Wat is het Andersen-effect?
Het Andersen-effect verwijst naar de toegenomen controle van financiële gegevens die werd gezien na een groot financieel schandaal in 2001 waarbij accountantskantoor Arthur Andersen betrokken was. Bezorgd door de uitkomst van het schandaal en de problemen die het aan het licht bracht bij audit- en boekhoudpraktijken, verhoogden bedrijven de intensiteit van hun auditprogramma's om soortgelijke problemen te voorkomen. Indirect droeg het schandaal bij aan verbeteringen in de boekhoudnormen en -praktijken van bedrijven.
Arthur Andersen werd aangeklaagd nadat zijn rol in de ondergang van het energiebedrijf Enron werd onthuld. Enron had een positieve jaarrekening gepubliceerd na controle door het accountantskantoor dat de informatie juist en correct was. Toen Enron faillissement aanvroeg, was het evenement onverwacht, omdat het bedrijf volgens zijn financiële rapporten niet had moeten falen. Door de wateren verder te modderden, vernietigden en verborg de leden van het bedrijf bewijsmateriaal, waardoor ze werden blootgesteld aan strafrechtelijke vervolging in verband met hun rol in de zaak.
Als reactie op het schandaal, dat de Amerikaanse krantenkoppen domineerde en veel publieke aandacht trok over de hele wereld, begonnen sommige bedrijven audits nader te bekijken. Het Andersen-effect omvatte intensievere evaluaties van controlepraktijken, personeel dat betrokken was bij het beoordelen van financiële gegevens en de gegevens zelf. Bedrijven wilden ook fouten zo vroeg mogelijk opvangen, ongeacht hun oorsprong, om verklaringen te corrigeren. Het Andersen-effect kan leden van de raad van bestuur helpen beslissingen te nemen over het bedrijf, evenals aandeelhouders die nauwkeurige financiële informatie nodig hadden om hun beleggingspraktijken te sturen.

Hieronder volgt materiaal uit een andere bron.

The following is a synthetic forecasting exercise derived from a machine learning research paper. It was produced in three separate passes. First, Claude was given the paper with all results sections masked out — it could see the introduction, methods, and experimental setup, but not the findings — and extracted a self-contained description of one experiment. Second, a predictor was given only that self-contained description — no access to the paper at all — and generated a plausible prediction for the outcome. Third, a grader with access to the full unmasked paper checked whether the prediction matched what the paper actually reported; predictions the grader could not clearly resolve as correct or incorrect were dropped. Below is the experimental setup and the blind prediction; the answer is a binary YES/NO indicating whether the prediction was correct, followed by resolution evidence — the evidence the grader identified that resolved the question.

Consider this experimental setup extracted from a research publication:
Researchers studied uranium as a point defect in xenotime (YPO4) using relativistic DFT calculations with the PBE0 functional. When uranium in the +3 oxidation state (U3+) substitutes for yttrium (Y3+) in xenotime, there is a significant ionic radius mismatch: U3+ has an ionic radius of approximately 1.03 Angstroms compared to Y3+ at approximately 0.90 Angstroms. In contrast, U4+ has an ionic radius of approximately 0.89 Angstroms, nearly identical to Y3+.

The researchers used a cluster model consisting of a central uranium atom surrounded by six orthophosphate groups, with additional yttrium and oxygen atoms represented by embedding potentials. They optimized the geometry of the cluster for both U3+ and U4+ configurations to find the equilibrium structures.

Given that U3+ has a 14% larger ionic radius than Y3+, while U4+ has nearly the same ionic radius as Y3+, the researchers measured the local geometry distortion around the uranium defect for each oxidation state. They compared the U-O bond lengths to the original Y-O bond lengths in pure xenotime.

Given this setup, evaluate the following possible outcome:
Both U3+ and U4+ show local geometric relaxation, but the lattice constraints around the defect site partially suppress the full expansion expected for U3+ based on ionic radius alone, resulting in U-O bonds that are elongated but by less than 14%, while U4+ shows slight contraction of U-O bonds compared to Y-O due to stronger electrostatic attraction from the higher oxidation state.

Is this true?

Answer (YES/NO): NO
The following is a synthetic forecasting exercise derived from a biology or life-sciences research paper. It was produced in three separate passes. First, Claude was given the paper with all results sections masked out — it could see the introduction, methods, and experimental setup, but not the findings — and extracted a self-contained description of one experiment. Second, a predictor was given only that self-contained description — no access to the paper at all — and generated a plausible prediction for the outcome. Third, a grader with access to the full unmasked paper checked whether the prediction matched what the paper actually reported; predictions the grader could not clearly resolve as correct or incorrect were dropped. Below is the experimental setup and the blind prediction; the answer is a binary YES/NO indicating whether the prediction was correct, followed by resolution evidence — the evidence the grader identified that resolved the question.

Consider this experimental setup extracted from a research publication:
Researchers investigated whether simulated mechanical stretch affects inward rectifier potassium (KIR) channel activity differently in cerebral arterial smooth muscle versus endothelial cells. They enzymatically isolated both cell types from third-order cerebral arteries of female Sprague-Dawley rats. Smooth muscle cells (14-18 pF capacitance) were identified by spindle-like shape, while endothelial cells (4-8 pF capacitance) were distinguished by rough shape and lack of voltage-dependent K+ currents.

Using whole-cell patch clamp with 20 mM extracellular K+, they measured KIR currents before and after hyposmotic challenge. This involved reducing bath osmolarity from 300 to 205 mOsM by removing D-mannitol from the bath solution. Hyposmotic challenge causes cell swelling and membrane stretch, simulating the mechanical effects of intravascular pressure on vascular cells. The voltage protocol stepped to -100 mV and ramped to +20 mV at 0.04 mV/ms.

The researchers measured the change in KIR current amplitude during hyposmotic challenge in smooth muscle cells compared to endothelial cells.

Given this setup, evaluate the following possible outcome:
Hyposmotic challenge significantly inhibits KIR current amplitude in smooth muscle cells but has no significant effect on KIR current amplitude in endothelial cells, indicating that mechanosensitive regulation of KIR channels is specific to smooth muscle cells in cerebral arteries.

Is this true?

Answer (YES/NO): YES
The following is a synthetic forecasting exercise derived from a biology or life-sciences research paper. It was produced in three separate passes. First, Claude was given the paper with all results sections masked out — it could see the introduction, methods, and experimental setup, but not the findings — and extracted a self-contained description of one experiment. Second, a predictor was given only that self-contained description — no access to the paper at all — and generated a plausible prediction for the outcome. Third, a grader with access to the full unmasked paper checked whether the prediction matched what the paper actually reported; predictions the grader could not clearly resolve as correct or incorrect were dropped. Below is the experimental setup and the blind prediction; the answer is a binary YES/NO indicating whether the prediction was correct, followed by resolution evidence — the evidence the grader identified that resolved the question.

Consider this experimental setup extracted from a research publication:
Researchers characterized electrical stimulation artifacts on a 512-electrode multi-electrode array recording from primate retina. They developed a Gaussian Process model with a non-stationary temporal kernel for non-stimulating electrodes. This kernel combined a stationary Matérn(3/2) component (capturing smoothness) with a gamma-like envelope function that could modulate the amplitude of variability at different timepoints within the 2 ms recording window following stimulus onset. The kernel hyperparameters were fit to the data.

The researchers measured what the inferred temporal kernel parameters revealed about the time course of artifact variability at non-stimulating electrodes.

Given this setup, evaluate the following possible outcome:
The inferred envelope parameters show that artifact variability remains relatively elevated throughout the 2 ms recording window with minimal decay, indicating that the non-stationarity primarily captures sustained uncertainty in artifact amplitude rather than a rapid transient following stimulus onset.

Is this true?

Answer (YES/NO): NO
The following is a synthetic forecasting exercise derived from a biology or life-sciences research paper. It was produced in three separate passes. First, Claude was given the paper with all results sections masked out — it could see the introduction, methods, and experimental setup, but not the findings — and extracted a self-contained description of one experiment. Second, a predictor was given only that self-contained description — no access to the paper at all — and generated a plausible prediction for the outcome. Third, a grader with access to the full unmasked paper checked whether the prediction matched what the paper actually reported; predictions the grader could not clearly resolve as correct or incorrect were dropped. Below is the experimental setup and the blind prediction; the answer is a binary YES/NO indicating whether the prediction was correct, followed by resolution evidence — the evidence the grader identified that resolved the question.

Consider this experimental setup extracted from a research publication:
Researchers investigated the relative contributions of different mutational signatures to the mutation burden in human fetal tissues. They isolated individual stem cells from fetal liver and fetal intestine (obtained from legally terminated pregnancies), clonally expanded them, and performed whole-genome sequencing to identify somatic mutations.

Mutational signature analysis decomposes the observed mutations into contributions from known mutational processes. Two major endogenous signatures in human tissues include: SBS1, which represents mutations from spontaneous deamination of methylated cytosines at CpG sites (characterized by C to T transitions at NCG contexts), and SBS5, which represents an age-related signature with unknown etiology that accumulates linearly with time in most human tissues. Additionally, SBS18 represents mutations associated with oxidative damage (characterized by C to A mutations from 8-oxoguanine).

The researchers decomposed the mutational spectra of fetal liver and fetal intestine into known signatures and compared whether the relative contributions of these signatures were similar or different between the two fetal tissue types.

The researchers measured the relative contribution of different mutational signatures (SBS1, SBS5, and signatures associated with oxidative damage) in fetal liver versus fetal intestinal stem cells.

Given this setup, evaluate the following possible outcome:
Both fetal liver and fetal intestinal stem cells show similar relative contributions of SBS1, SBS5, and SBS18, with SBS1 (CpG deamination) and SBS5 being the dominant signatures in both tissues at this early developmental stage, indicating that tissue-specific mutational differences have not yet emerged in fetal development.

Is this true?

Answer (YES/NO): NO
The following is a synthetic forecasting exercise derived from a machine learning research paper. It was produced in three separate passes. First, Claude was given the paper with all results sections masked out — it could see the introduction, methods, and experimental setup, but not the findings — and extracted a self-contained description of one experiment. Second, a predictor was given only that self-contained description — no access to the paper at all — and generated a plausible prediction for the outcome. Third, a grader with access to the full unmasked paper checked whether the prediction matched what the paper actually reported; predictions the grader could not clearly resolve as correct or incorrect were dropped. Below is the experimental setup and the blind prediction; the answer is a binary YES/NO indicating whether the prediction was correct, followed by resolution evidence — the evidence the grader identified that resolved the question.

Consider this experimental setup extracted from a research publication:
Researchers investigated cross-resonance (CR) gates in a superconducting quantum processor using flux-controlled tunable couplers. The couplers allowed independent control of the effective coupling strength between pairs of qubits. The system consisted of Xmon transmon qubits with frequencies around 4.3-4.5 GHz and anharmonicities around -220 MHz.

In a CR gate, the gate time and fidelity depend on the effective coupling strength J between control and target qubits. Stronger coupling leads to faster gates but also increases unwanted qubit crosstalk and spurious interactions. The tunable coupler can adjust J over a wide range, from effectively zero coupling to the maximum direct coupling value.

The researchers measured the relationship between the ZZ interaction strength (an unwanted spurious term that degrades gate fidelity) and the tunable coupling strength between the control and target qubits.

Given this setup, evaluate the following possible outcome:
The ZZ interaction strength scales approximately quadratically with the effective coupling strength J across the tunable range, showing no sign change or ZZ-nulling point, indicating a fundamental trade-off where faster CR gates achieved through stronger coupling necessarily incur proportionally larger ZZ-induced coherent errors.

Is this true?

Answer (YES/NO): NO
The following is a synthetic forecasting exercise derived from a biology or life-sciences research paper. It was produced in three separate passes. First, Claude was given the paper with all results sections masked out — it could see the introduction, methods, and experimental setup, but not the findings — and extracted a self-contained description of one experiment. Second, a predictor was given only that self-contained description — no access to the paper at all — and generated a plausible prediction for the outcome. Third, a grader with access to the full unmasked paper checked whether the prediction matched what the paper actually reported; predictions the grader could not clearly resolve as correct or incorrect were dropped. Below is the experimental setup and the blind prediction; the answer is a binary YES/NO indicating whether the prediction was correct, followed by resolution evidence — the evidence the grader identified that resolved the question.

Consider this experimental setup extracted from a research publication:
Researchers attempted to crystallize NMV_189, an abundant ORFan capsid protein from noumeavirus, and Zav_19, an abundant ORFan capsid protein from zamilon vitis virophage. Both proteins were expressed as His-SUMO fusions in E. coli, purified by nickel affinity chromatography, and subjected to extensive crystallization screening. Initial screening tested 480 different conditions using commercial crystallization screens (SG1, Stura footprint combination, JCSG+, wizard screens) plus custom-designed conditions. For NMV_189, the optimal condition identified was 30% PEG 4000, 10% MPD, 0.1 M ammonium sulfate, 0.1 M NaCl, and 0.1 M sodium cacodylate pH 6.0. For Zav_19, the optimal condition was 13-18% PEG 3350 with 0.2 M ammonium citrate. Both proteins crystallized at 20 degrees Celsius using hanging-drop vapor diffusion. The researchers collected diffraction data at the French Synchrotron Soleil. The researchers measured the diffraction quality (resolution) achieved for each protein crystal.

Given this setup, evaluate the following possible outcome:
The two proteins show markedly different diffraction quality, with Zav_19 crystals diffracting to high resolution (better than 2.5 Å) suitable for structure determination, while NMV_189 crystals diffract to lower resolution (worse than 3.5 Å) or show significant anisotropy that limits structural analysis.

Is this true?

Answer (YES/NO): NO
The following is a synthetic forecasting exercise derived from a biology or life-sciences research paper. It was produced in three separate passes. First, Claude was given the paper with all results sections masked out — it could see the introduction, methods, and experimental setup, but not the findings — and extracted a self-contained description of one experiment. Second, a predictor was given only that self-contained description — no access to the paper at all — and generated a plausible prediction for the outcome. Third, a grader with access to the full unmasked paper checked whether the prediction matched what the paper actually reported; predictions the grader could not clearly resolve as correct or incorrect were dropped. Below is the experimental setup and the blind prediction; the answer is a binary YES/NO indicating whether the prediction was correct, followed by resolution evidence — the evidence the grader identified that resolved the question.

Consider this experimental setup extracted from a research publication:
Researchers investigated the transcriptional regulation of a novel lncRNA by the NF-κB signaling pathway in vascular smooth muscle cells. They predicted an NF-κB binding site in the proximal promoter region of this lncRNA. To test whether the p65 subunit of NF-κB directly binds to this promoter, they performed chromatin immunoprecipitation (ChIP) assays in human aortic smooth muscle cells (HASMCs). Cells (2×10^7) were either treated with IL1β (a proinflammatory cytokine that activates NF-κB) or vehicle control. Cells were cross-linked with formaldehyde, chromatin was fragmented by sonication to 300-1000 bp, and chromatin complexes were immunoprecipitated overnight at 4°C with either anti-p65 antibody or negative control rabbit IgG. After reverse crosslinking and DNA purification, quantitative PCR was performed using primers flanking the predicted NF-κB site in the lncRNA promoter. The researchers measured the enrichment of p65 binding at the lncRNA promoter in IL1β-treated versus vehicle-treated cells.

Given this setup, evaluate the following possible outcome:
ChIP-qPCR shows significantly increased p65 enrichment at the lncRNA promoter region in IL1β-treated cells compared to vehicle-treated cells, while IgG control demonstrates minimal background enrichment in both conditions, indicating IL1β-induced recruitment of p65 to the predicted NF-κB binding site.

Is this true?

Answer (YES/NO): YES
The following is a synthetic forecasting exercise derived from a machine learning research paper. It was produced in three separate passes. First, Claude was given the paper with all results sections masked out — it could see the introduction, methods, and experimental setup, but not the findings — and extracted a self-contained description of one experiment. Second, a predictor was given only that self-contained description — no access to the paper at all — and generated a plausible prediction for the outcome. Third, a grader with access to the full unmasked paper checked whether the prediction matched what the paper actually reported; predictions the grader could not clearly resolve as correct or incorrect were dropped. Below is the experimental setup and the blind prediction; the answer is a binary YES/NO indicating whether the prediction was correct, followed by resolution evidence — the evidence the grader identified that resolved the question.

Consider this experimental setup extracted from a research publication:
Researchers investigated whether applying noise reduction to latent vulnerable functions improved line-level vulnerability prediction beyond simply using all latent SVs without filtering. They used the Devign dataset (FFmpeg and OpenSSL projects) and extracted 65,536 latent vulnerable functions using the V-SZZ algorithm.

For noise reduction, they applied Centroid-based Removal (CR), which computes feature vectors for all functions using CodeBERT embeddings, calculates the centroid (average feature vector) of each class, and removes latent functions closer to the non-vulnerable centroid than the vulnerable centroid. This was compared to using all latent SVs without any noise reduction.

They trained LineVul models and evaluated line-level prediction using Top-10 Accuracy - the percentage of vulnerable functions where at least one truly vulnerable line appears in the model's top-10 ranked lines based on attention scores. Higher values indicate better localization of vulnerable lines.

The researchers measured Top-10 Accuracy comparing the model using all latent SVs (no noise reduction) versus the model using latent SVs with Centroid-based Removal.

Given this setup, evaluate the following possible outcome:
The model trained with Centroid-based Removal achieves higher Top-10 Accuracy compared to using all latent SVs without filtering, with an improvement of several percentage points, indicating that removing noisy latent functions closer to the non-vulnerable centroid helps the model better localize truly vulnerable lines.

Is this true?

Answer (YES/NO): NO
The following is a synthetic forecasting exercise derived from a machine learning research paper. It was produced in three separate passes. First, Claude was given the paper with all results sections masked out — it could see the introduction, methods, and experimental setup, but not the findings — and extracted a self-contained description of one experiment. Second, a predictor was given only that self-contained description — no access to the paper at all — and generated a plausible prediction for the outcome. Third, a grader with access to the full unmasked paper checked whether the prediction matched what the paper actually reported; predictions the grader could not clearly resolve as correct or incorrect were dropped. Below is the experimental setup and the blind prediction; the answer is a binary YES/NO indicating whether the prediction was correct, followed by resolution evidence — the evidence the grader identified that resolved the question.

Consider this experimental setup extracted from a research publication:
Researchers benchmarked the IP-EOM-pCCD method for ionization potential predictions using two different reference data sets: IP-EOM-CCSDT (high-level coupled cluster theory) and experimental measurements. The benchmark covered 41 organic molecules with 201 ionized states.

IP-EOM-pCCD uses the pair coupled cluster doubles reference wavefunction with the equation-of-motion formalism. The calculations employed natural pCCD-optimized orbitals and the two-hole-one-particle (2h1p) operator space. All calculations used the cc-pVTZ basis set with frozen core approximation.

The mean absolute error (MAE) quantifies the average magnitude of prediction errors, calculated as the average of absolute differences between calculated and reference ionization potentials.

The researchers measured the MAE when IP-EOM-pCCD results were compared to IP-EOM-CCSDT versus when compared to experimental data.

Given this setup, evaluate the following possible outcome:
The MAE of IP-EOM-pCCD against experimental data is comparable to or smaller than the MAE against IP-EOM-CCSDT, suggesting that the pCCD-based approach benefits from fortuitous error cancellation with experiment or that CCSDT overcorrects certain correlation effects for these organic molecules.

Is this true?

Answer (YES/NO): NO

Enron werd beschuldigd van het gebruik van 'creatieve boekhouding' om verliezen te verbergen en een rooskleuriger beeld te creëren dan in werkelijkheid bestond. Een teken van het Andersen-effect was een toegenomen afhankelijkheid van externe bestuurders en auditors met minder persoonlijk belang in financiële overzichten. Hun objectieve opvattingen kunnen meer informatie opleveren dan mogelijk wordt verstrekt door auditors die te nauw verbonden zijn met een bedrijf, die mogelijk druk ervaren om een positieve audit te retourneren om in de toekomst meer werk te krijgen. Accountantskantoren ontwikkelden ook strengere ethische richtlijnen om specifieke zorgen over belangenconflicten weg te nemen die de eerlijkheid van hun werk zouden kunnen verstoren.
Voor aandeelhouders resulteerde het Andersen-effect in meer gedetailleerde en accurate jaarverslagen en andere boekhoudkundige documenten. Hervormingen van de boekhoudpraktijken waren ook bedoeld om het vertrouwen van de consumenten en het grote publiek te vergroten, omdat zij er zeker van wilden zijn dat bedrijven de boekhouding serieus namen. De overheid raakte ook betrokken bij wetgeving om misbruik te beperken, terwijl de boekhoudsector een actieve rol speelde bij de ontwikkeling van effectievere normen en praktijken.